Eye (Lond). 1992;6 ( Pt 4):371-5. doi: 10.1038/eye.1992.76.
Refsum disease (heredopathia atactica polyneuritiformis) was first described in 1946 and is a rare recessively inherited metabolic disease affecting phytanic acid metabolism. It causes retinitis pigmentosa, cataracts, a chronic polyneuropathy, cerebellar ataxia and cardiac arrhythmias amongst other clinical signs. By limiting dietary intake, plasma phytanic acid levels fall with an improvement in the neurological signs. The onset of retinitis pigmentosa usually precedes biochemical diagnosis by several years by which time the retinal damage is severe. A series of 23 patients have been reviewed. There was an average delay of 11 years (range 1-28 years) between the patient presenting to the ophthalmologist and being diagnosed as having Refsum disease. Although serial examinations have failed to show a definite change in the course of visual deterioration with treatment, early diagnosis is important to prevent the development of neurological disease.

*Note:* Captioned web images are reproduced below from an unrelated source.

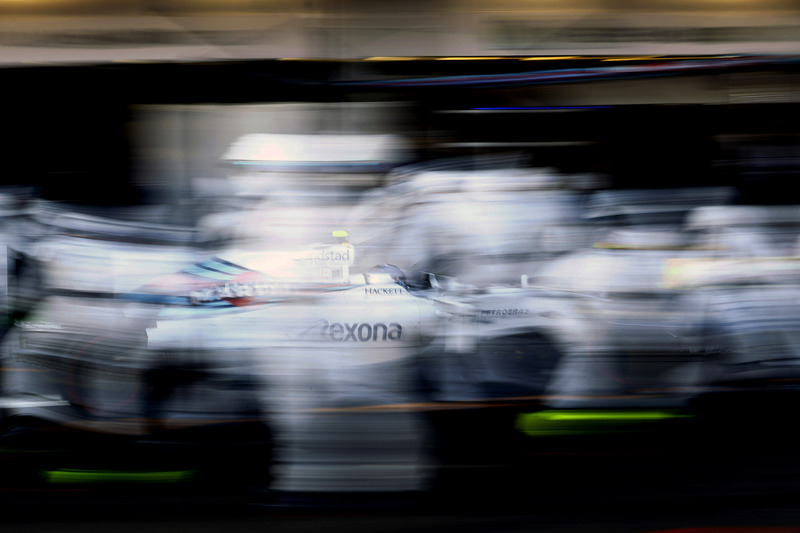 f1-european-gp-2016-valtteri-bottas-williams-fw38-comes-in-for-a-pit-stop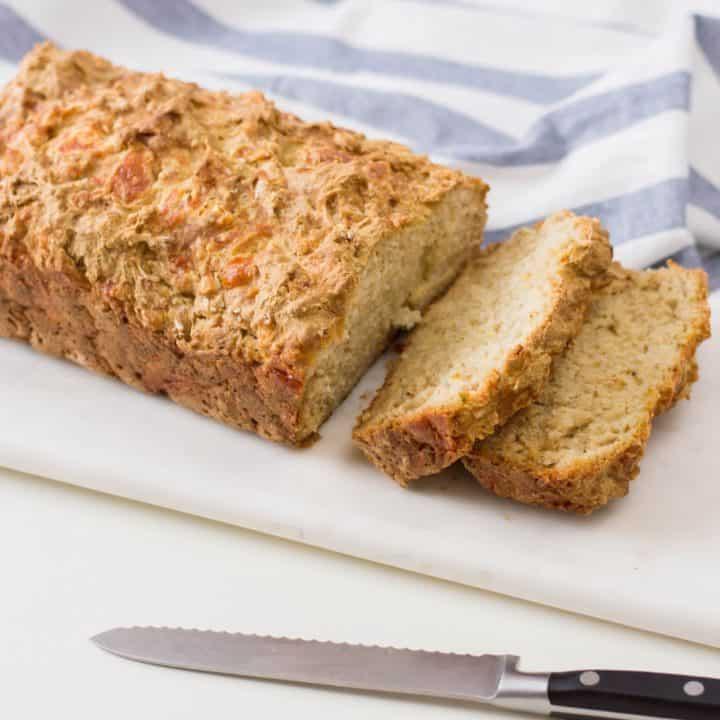 Cheddar Garlic Beer Bread (1)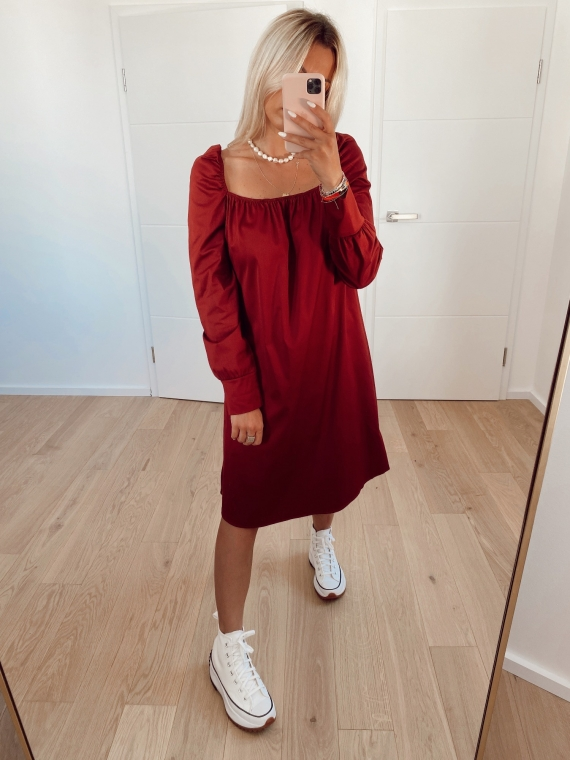 Red CHARMS squared collar dress
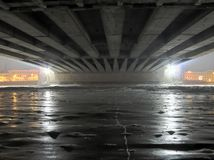 Eis unter Brücke Stockbild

雷夫叙姆病(遗传性共济失调性多神经炎)于1946年首次被描述,是一种罕见的隐性遗传代谢疾病,影响植烷酸代谢。它会导致色素性视网膜炎、白内障、慢性多发性神经病、小脑共济失调和心律失常等临床症状。通过限制饮食摄入,血浆植烷酸水平会下降,神经症状也会有所改善。色素性视网膜炎通常在生化诊断前数年就已出现,此时视网膜损伤已经很严重。对23例患者进行了回顾性研究。从患者就诊于眼科医生到被诊断为患有雷夫叙姆病,平均延迟了11年(范围为1 - 28年)。尽管系列检查未能显示出治疗后视力恶化过程有明确变化,但早期诊断对于预防神经疾病的发展很重要。